Start Records for the exercise

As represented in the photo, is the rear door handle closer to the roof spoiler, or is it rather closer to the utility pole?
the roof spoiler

End Records for the exercise
Start Records for the exercise

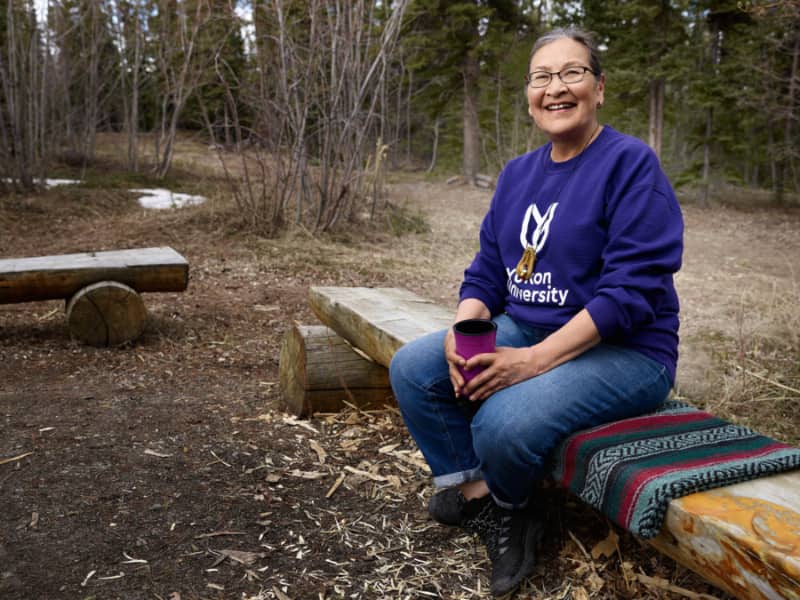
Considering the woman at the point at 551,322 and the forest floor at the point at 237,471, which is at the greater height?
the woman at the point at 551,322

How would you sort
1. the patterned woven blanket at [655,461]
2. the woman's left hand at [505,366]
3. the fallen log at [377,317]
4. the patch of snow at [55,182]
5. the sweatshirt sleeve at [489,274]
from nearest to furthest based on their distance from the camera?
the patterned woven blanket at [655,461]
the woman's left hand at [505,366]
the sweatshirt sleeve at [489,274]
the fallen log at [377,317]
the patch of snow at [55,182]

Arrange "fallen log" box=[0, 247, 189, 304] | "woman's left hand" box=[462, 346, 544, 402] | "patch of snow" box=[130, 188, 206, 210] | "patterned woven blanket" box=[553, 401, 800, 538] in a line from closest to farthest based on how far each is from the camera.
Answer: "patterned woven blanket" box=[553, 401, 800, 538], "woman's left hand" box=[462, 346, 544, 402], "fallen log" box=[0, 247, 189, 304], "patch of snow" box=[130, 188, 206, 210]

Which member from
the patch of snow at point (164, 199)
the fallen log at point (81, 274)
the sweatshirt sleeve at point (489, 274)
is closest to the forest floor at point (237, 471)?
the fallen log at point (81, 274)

End Records for the exercise
Start Records for the exercise

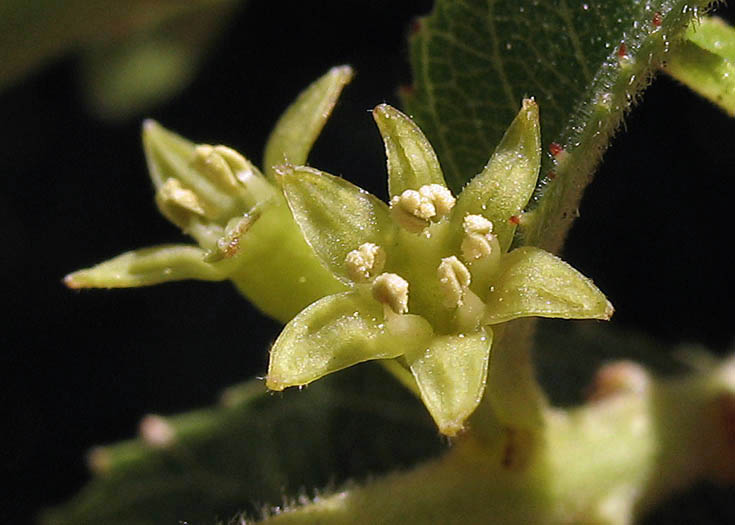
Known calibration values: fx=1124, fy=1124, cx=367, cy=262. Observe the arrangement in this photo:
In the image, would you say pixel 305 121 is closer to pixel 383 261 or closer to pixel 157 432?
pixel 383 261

End Records for the exercise

Report every line from the items above that contains the string "spoiler", copying each line in full.

As represented in the photo, is the rear door handle closer to the roof spoiler, or is it rather closer to the utility pole?
the roof spoiler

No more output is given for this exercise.